Le long-métrage s'était retrouvé au centre d'une polémique pour sa représentation arriérée de la relation homme/femme. L'attaque était bel et bien légitime, l'écriture des protagonistes est un gigantesque raté. Chris Pratt peut reprendre la panoplie de Star-Lord, la définition du cool ici c'est "mâle alpha qui fait des allusions beaufs, prend les armes et impose son charisme aux vélociraptors". Le traitement le plus cliché est néanmoins réservé à Claire. Entrepreneuse, indépendante, sans attache, ce qui se traduit dans Jurassic World par "pas cool, incapable et réfrigérante". Bryce Dallas Howard y insuffle un peu de vie mais rien à faire on ne voit qu'une caricature surannée. Sur ce terrain, la seule concurrence, on la trouve chez le vilain méchant qu'on jurerait sorti d'une parodie tant ses motivations sont aberrantes. Quant au duo de jeunes garçons, en plus de n'avoir ni l'alchimie ni l'énergie qu'affichaient Joseph Mazzello/Ariana Richards, il doit se coltiner une écriture qui le contraint parfois à faire n'importe quoi.
La vraie tragédie, c'est qu'on pourrait en rire. Hélas le titre c'est Jurassic World, pas Indominous Rex versus T-Rexnado . Le film se veut déférent, ce qu'il propose relève de la profanation. Le pire, c'est que même les idées les plus saugrenues prolongeaient les angoisses de Jurassic Park.
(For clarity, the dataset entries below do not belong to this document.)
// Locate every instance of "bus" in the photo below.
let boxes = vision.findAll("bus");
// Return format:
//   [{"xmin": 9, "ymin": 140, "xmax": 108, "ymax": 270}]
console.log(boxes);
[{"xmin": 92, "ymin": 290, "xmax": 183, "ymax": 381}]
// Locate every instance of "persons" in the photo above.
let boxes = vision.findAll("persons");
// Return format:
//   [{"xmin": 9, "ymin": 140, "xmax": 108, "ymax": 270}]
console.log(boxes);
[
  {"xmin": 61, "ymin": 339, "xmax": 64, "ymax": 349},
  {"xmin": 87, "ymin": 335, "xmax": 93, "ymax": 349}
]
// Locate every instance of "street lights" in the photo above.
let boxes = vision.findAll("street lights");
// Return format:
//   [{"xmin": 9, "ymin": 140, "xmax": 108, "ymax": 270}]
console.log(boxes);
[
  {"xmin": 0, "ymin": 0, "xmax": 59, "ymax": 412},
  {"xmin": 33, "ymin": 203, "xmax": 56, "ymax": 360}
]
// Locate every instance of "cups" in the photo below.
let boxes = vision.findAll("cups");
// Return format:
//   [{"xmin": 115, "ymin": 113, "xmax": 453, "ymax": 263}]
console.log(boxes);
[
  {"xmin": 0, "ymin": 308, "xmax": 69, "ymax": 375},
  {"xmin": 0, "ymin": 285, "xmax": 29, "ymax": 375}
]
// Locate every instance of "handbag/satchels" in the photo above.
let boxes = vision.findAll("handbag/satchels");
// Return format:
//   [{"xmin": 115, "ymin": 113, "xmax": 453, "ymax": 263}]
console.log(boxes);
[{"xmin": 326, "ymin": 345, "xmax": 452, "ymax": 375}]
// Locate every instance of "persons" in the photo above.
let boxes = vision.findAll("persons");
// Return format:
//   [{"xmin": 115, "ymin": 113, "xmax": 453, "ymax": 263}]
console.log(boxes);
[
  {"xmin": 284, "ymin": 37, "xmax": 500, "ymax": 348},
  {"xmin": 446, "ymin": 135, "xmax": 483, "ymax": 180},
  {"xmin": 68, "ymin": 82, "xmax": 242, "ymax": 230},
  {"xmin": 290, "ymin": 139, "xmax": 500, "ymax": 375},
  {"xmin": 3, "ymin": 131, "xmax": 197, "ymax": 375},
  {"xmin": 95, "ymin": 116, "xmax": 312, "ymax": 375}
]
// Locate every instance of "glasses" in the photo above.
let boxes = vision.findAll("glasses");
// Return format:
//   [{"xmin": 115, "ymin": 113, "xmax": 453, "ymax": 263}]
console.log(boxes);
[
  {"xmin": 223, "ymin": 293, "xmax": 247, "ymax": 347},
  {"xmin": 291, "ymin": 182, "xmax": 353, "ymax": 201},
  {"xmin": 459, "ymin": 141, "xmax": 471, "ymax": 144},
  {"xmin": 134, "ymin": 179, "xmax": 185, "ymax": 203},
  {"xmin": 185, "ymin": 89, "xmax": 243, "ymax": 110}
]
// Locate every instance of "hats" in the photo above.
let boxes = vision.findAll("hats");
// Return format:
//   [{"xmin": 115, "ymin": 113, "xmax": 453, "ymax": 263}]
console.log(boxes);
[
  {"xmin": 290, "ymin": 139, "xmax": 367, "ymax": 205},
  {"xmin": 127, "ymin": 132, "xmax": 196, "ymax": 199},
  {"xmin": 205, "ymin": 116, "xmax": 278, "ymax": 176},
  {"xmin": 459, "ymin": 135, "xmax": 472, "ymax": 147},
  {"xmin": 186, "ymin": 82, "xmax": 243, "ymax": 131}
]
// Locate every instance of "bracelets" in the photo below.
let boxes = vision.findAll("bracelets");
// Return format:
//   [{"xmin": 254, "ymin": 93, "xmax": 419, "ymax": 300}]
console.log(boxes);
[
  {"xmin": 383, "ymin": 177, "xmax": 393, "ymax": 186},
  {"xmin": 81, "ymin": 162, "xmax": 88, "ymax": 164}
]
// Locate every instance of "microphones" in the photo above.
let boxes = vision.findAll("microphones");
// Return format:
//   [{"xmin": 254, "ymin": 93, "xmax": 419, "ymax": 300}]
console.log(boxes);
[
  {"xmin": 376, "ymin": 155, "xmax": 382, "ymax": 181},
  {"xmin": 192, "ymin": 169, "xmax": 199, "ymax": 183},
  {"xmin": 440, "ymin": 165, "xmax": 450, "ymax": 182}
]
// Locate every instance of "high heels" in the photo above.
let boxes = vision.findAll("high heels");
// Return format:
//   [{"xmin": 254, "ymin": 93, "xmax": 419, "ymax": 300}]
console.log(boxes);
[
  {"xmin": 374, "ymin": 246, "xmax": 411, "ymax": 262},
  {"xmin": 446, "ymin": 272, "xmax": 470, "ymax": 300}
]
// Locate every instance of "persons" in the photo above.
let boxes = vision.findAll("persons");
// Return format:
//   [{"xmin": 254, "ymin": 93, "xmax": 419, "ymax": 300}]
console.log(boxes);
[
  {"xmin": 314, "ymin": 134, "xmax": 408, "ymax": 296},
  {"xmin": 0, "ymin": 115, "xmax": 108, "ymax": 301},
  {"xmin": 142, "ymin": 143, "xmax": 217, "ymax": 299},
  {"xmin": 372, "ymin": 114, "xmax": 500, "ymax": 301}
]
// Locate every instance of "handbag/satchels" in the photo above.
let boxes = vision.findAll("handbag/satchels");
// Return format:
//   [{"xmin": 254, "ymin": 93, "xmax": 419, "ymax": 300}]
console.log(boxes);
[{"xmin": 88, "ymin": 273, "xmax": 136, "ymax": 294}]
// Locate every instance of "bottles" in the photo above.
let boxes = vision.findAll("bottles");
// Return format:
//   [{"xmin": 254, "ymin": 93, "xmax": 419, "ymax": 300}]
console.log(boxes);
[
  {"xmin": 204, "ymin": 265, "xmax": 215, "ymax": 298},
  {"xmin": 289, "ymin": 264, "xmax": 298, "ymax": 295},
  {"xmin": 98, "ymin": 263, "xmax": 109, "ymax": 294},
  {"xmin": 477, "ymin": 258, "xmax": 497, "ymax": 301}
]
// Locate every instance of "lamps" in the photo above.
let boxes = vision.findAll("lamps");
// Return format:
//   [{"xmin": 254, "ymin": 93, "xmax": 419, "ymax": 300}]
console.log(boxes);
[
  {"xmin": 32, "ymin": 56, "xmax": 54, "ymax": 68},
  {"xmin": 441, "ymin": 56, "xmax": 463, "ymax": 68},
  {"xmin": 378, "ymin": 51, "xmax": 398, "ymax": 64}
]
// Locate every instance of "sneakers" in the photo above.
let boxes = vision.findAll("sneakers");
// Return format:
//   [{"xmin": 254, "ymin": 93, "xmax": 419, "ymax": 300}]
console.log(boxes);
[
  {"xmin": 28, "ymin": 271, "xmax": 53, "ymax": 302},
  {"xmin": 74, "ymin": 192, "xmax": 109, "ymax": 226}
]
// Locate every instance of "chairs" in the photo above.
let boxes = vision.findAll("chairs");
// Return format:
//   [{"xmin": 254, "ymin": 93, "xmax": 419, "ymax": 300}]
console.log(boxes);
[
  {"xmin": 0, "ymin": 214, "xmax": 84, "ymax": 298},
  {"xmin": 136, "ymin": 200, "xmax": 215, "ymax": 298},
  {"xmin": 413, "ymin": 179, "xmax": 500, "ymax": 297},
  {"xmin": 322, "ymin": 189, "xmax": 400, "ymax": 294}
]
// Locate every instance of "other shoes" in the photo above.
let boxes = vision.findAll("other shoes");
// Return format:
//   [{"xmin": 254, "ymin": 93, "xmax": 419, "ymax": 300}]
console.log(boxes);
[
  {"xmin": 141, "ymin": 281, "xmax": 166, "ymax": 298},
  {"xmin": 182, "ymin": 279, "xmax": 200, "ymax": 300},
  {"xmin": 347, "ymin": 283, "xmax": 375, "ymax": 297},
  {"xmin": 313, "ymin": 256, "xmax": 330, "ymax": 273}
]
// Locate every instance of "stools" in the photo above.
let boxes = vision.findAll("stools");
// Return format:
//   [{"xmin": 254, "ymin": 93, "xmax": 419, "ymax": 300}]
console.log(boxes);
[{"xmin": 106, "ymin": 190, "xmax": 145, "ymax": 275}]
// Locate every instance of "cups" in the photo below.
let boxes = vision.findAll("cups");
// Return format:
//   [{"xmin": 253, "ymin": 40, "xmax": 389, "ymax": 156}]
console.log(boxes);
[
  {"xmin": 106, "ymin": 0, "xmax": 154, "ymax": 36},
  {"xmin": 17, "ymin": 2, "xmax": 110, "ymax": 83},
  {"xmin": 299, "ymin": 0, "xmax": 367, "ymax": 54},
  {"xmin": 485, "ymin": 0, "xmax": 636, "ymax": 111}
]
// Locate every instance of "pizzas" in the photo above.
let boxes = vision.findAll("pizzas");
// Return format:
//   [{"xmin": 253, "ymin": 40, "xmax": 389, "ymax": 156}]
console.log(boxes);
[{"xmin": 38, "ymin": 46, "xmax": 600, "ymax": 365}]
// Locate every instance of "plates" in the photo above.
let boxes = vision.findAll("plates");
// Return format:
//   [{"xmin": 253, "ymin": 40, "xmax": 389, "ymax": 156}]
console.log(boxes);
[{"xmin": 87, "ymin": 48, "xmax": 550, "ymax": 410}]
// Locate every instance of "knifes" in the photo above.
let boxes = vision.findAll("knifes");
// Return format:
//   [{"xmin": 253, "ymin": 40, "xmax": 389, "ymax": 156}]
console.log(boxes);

En se calant sur le crédo du gros blockbuster normé (recyclage pompier, VFX de partout), ce reboot vient plutôt les confirmer, à son corps défendant. Les points positifs se limiteront à un rendu lisible, quelques jolies animatroniques et quelques moments réussis (l'Apatosaure, au hasard). On a coutume de dire que c'est dans les vieux pots qu'on fait la meilleure soupe. Encore faut-il que ses ingrédients n'aient pas encore dépassé leur date de péremption. C'est ce qui empêche Jurassic World d'être une bonne suite ou simplement un bon film à mon avis.